▶ **Supplied data**
+===+
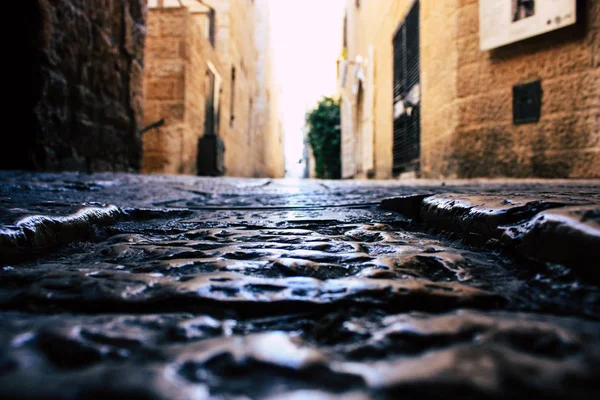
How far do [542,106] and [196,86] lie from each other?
5.94 metres

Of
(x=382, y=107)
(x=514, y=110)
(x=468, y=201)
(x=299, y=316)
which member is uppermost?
(x=382, y=107)

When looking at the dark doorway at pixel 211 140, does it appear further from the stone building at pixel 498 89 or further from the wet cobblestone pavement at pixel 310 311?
the wet cobblestone pavement at pixel 310 311

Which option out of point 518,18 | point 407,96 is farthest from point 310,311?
point 407,96

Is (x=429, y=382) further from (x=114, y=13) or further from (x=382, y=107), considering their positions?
(x=382, y=107)

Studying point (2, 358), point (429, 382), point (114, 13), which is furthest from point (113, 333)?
point (114, 13)

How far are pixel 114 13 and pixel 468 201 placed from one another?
4870 millimetres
+===+
Transcribe the material as is, with images omitted.

▶ **Exercise response**
How far do [542,106] and [196,86] lie from each other?
5.94 metres

Of
(x=382, y=107)
(x=514, y=110)
(x=468, y=201)
(x=299, y=316)
which member is uppermost?
(x=382, y=107)

When looking at the dark doorway at pixel 211 140, does it appear further from the stone building at pixel 498 89 or further from the wet cobblestone pavement at pixel 310 311?
the wet cobblestone pavement at pixel 310 311

Which option out of point 518,18 | point 407,96 is farthest from point 310,311?
point 407,96

Is (x=429, y=382) further from (x=114, y=13) or further from (x=382, y=107), considering their positions?
(x=382, y=107)

Studying point (2, 358), point (429, 382), point (114, 13), which is furthest from point (113, 333)?
point (114, 13)

How far are pixel 114 13 and pixel 468 201 placed from one another?
4870 millimetres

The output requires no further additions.